Bref, il me faut absolument mon portable. Si je ne le retrouve pas, je me laisse crever de faim.. au moins de cette manière je devrais réussir. Pourquoi ne pas m'en racheter un ? J'ai pas d'argent, voyez-vous. Et mon père ? Vous avez l'impression qu'il m'aiderait ? Déjà payer l'hôpital lui a valu un dépassement énorme de lui-même alors ça.. Arrêtez de voir la vie rose.

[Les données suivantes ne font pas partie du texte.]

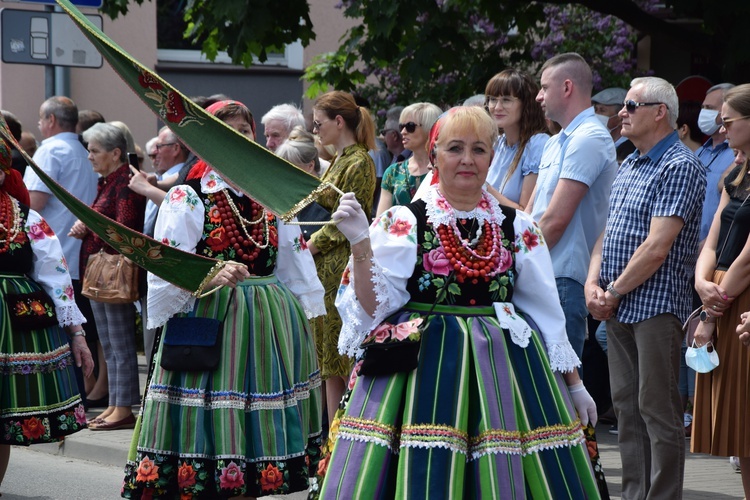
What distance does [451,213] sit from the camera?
4.63m

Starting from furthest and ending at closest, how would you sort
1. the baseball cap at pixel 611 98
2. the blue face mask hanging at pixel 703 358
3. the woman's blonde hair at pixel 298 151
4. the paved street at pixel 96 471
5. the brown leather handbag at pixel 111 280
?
the baseball cap at pixel 611 98 < the brown leather handbag at pixel 111 280 < the woman's blonde hair at pixel 298 151 < the paved street at pixel 96 471 < the blue face mask hanging at pixel 703 358

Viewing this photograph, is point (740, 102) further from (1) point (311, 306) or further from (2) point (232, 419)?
(2) point (232, 419)

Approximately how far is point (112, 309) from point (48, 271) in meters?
2.45

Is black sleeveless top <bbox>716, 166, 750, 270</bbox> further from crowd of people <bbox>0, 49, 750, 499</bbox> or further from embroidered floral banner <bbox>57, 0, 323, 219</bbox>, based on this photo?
embroidered floral banner <bbox>57, 0, 323, 219</bbox>

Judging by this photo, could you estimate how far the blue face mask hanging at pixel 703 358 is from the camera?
19.3 ft

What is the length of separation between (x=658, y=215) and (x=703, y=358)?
2.40 feet

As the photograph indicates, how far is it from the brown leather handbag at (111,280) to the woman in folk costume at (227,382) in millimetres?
3109

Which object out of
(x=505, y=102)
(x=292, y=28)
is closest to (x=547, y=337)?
(x=505, y=102)

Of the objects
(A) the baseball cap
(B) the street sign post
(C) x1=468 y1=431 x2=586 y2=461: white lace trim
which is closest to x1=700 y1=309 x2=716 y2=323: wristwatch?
(C) x1=468 y1=431 x2=586 y2=461: white lace trim

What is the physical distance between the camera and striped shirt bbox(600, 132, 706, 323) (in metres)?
5.79

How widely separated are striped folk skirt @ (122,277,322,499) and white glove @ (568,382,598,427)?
1.61m

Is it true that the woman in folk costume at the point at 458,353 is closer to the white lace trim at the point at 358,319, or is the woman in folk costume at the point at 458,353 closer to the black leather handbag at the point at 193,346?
the white lace trim at the point at 358,319

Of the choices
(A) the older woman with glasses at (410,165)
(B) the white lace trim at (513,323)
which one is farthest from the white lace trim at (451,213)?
(A) the older woman with glasses at (410,165)

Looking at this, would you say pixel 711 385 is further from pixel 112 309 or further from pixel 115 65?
pixel 112 309
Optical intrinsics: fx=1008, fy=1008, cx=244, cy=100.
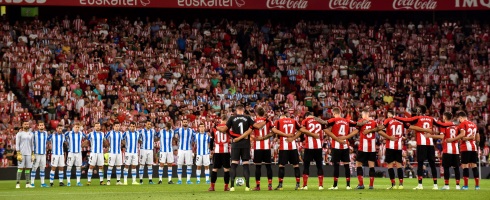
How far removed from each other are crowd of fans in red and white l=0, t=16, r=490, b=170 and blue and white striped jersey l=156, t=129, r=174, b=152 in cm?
508

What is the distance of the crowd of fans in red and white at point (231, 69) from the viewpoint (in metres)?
44.0

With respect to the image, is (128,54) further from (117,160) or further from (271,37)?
(117,160)

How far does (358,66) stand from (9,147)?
19207 millimetres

Vous manquez tellement de nuances..

De belles nuances..

Un vrai bonheur visuel..

Et d'autres plus sombres que j'assimile à un bien-être, à un but à atteindre, au vrai sens de la vie. Puisque finalement, à quoi sert cet état si ce n'est que nous conduire, par des chemins plus ou moins tortueux, vers la mort.


J'arrive près du lac. Beaucoup de monde s'est attroupé au niveau des barrières indiquant l'ancienneté d'une enquête à ce lieu. Pourquoi enquêter ? Ce n'est pas comme si la raison de ce « crime » non abouti n'était pas connue.

Je m'éloigne du regroupement puisque l'endroit d'où j'ai commencé à m'enliser était autre. Lorsque j'y suis, je commence à chercher l'objet de ma venue mais ne trouve rien au sol. Il a disparu, quelqu'un a pris ma vie.. J'ai envie, une folle envie cette fois-ci, de retenter ce chemin, de laisser mon corps s'enfoncer à nouveau dans l'eau froide de mes larmes. Mais il y a trop de monde, ce serait vouloir un autre séjour en enfer enfermée dans une chambre glauque d'hôpital. Alors je me contente d'observer avec attention la surface tranquille de cette étendue.

« N'y allez pas ! »

À l'entente de cette voix qui me semble devenue beaucoup trop familière, je me retourne et me retrouve face à ce médecin fou. Il en fallait peut-être un pour traiter avec les fous que la société rejette, car vous ne pouvez pas rester longtemps au même endroit que vos victimes sans que vos mains ne vous démangent... et qu'elles viennent trouver satisfaction en se claquant à leurs corps faibles.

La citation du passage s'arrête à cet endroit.